- _Textauszug_:
########

Mit einem Alter von 164 Jahren ist die Eisenbahnbrücke zwischen Waldshut und Koblenz die älteste erhaltene Eisenbahn-Rheinquerung überhaupt – und inzwischen dringend sanierungsbedürftig.

Nach längeren Diskussionen über das Für und Wider starten die Arbeiten, die mit 17 Millionen Euro zu Buche schlagen, laut Plan am 1. April und dauern bis Ende Oktober. Es ist in mehrfacher Hinsicht ein außergewöhnliches Projekt, denn sowohl bei der Finanzierung als die Umsetzung sind ein internationales Unterfangen, das enge Absprachen erfordert.

Zugleich ist die Zahl der Betroffenen ungemein hoch. Berufspendler und Touristen müssen nämlich mit erheblichen Einschnitten zurecht kommen.

########

- _Gesammeltes Material_:

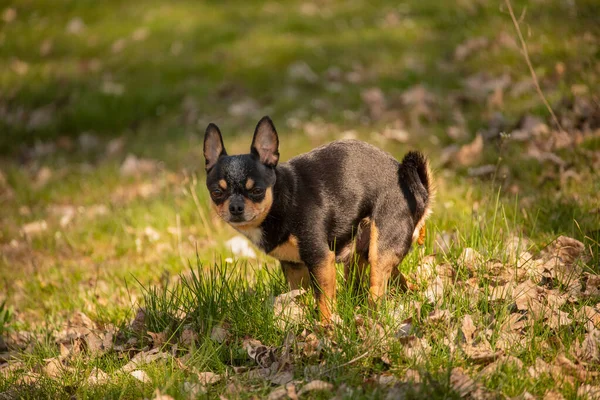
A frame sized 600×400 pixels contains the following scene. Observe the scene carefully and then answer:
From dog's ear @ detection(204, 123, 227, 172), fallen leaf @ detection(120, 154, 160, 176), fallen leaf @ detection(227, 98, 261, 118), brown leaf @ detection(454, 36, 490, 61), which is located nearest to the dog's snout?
dog's ear @ detection(204, 123, 227, 172)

########

- _Gestellte Aufgabe A_:
Gib aus dem Text über die alte Rheinbrücke den Abschnitt wörtlich wieder, der mit den Worten um „Mit einem Alter“ einsetzt und mit „Einschnitten zurecht kommen.“ schließt.
- _Gestellte Aufgabe B_:
Setze den Text über die Sanierung der Rheinbrücke zwischen Waldshut und Koblenz dort fort, wo er endet.

- _Schriftliche Antwort A_:
Mit einem Alter von 164 Jahren ist die Eisenbahnbrücke zwischen Waldshut und Koblenz die älteste erhaltene Eisenbahn-Rheinquerung überhaupt – und inzwischen dringend sanierungsbedürftig.

Nach längeren Diskussionen über das Für und Wider starten die Arbeiten, die mit 17 Millionen Euro zu Buche schlagen, laut Plan am 1. April und dauern bis Ende Oktober. Es ist in mehrfacher Hinsicht ein außergewöhnliches Projekt, denn sowohl bei der Finanzierung als die Umsetzung sind ein internationales Unterfangen, das enge Absprachen erfordert.

Zugleich ist die Zahl der Betroffenen ungemein hoch. Berufspendler und Touristen müssen nämlich mit erheblichen Einschnitten zurecht kommen.

- _Schriftliche Antwort B_:
Was wird konkret gemacht?

Die Hauptarbeiten umfassen den Ersatz der nicht mehr funktionstüchtigen Brückenlager, die noch aus dem Jahr 1858 stammen, als die Brücke gebaut wurde, heißt es dazu seitens der SBB. Ebenfalls ersetzt werden müssen der Sekundärträger aus dem Jahr 1912 und der Korrosionsschutz, der ebenfalls bereits mehr als ein halbes Jahrhundert alt ist.

Wie Luana Quinter, Mediensprecherin der SBB auf Nachfrage unserer Zeitung darstellt, bedingt eben ein Teil der Maßnahmen eine komplette Sperrung der Brücke von April bis Oktober dieses Jahres. „Während der Wintermonate pausieren die Bauarbeiten, da Korrosionsschutzarbeiten nur im Sommerhalbjahr erfolgen können“, heißt es auf der Projekt-Seite der SBB.

Von April bis Oktober 2024 werden derweil die aufwändigen Korrosionsschutzarbeiten fortgesetzt und abgeschlossen. Während dieser Arbeitsphase sei der Bahnbetrieb allerdings nicht mehr betroffen.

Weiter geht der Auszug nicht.